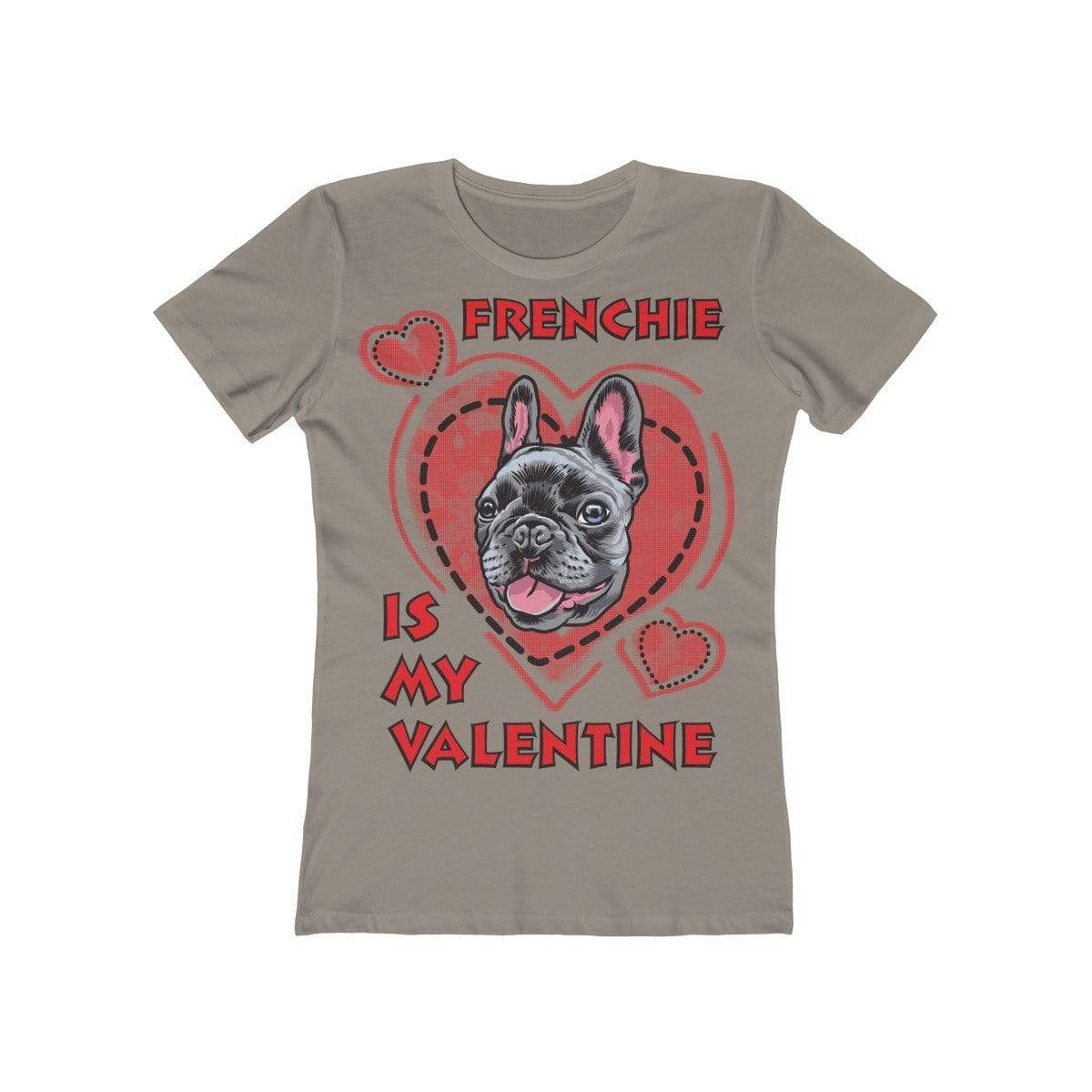 Printify T-Shirt Solid Warm Gray / L Frenchie Is My Valentine Women's Tee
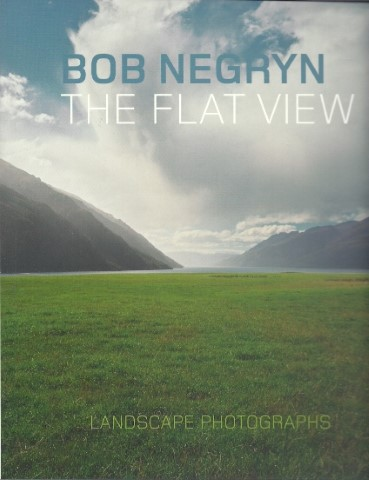 NEGRYN, BOB - The flat view. Landscape photographs. [+ signed letter related to the special edition and book presentation card Kunsthal KAdE Amersfoort]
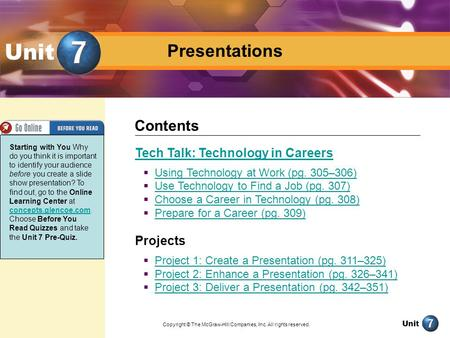 Unit Presentation Presentations Unit Tech Talk: Technology in Careers  Using Technology at Work (pg. 305–306) Using Technology at Work (pg. 305–306) 
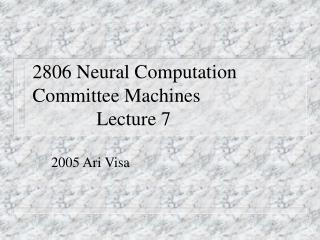 2806 Neural Computation Committee Machines					Lecture 7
========================================
**What the task asks**:
Word-for-word transcription: the whole listing, with images excluded.

**Answer section**:
 Printify T-Shirt Solid Warm Gray / L Frenchie Is My Valentine Women's Tee
 NEGRYN, BOB - The flat view. Landscape photographs. [+ signed letter related to the special edition and book presentation card Kunsthal KAdE Amersfoort]
 Unit Presentation Presentations Unit Tech Talk: Technology in Careers  Using Technology at Work (pg. 305–306) Using Technology at Work (pg. 305–306) 
 2806 Neural Computation Committee Machines					Lecture 7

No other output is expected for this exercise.